Yes, she did. And that means she is irrelevant now. As far as politics are concerned, she's in a rocking chair with a glass of lemonade. And now it's up to you to get over that.

Trump, on the other hand, is fair game for the next four years. Bringing up Hillary in an argument regarding him is just pathetic.

Comment Re:We knew this going in (Score 5, Insightful) 573

I fail to understand why you think Trump will do anything about climate change.

During the campaign, he said that climate change was a hoax, perpetrated by the Chinese, to make American industry less competitive.

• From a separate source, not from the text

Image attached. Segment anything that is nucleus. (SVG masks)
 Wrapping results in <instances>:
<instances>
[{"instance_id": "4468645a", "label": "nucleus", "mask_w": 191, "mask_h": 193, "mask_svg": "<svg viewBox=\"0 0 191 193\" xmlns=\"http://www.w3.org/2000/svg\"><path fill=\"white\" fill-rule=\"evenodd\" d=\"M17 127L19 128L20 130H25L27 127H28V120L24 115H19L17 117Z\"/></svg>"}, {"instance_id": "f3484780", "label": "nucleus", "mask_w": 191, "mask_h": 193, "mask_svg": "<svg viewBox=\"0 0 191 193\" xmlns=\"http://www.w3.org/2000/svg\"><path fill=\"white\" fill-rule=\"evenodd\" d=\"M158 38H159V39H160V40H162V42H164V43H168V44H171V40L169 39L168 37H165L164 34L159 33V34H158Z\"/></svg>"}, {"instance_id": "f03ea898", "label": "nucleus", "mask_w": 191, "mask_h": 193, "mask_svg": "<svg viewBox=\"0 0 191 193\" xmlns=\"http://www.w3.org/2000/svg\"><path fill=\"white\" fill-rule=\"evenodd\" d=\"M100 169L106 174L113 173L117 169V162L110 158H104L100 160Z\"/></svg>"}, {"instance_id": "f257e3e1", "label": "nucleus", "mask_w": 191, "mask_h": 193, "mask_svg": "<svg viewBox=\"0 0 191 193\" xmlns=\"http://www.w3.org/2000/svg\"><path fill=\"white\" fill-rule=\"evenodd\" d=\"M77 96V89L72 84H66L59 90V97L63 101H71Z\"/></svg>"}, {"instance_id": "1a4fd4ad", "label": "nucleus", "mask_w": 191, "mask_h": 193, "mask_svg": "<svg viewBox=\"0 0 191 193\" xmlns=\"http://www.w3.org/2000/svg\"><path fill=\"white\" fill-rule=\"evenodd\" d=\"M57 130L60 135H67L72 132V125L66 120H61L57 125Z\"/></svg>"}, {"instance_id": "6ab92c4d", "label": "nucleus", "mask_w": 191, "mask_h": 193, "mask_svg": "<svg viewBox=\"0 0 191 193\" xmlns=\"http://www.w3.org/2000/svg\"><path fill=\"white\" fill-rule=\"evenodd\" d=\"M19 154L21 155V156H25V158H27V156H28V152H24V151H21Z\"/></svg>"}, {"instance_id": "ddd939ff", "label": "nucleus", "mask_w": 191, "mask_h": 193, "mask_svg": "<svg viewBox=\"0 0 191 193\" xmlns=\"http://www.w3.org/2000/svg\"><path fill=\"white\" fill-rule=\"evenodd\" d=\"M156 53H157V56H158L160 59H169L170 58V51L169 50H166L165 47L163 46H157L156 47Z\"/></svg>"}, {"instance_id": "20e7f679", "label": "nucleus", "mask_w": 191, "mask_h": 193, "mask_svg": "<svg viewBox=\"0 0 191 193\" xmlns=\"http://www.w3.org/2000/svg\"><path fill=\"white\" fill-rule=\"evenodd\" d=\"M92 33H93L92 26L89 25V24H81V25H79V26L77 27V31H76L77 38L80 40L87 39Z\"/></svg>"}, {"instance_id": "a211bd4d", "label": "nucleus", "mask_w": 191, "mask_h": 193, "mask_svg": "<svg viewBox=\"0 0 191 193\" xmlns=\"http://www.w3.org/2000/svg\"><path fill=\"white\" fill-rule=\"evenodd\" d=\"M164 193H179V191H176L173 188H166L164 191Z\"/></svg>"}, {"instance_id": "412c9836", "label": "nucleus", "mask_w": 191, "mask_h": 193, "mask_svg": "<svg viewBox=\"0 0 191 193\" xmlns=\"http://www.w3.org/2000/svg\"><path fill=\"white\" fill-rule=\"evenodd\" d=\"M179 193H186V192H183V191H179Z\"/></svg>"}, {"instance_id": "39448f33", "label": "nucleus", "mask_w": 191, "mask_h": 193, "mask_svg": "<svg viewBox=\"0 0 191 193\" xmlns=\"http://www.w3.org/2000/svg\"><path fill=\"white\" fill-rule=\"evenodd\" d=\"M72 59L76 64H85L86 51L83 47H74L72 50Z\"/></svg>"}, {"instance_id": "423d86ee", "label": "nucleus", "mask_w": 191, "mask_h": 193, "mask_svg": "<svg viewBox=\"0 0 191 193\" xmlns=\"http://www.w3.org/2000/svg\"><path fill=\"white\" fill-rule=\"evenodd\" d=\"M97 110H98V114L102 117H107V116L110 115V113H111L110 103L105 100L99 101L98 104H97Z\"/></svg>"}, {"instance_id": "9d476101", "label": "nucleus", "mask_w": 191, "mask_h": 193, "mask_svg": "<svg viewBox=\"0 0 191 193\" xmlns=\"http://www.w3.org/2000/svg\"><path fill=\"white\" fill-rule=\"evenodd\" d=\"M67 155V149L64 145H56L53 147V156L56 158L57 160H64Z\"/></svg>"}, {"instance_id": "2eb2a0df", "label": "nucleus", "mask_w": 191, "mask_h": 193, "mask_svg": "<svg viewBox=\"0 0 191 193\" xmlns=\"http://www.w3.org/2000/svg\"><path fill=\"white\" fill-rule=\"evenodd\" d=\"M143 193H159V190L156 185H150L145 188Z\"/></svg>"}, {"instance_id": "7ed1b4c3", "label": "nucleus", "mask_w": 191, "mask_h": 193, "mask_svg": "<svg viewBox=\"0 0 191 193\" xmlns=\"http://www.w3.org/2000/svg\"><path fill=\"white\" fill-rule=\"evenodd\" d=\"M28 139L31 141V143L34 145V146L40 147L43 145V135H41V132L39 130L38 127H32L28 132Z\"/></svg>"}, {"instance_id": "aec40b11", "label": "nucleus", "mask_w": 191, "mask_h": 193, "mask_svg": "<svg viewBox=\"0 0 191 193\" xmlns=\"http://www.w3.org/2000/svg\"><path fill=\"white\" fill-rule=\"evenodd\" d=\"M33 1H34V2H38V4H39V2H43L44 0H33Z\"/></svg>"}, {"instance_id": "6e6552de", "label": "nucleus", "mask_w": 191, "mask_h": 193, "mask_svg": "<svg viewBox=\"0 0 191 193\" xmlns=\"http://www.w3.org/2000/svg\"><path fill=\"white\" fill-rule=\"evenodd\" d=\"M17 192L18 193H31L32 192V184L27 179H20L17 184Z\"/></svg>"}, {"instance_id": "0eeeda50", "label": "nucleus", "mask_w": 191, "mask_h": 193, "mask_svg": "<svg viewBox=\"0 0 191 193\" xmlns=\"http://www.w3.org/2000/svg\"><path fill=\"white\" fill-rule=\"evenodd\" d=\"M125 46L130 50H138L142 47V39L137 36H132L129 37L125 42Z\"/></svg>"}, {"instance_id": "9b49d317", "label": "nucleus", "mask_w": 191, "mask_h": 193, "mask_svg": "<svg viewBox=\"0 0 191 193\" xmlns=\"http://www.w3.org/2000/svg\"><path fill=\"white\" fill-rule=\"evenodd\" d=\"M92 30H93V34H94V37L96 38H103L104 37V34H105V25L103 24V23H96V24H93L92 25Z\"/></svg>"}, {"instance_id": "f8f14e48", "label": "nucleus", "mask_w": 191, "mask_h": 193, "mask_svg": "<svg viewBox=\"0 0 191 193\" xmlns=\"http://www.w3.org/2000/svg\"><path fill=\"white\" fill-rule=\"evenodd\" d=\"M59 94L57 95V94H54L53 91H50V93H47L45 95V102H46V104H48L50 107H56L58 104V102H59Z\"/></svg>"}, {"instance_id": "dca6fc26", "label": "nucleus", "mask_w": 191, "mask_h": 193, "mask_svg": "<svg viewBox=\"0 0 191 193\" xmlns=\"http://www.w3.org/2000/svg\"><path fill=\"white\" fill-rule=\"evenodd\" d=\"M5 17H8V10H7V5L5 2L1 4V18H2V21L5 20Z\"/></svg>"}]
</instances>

He has appointed a climate-change denialist to oversee the power-transition at the EPA.

Recently he has allowed that there may be some connection between climate change and CO2 emissions, and he has met with Al Gore. Encouraging, but weigh that against the above, and his mercurial tendencies when it comes to policy positions.

Comment Re:Lets turn the dial to zero then (Score 1) 158

Even better: remove all regulations on spectrum use. Why shouldn't I be able to "innovate" with the air waves?

Because your "innovation" may cause interference with others. And the reverse.

Radio spectrum belongs to all of us, but the government has a legitimate role in regulating the use of our spectrum so that chaos does not happen. That's why there are portions of the spectrum for various uses, some of them commercial, and others private.

Comment Triple-negative (Score 1, Funny) 158

It's hard to imagine, with the way the election turned out, that we're not going to have an environment, from several aspects, that is not going to be more positive for my industry

If you read this carefully, you'll see that it says the opposite of what CFO Braxton Carter intended.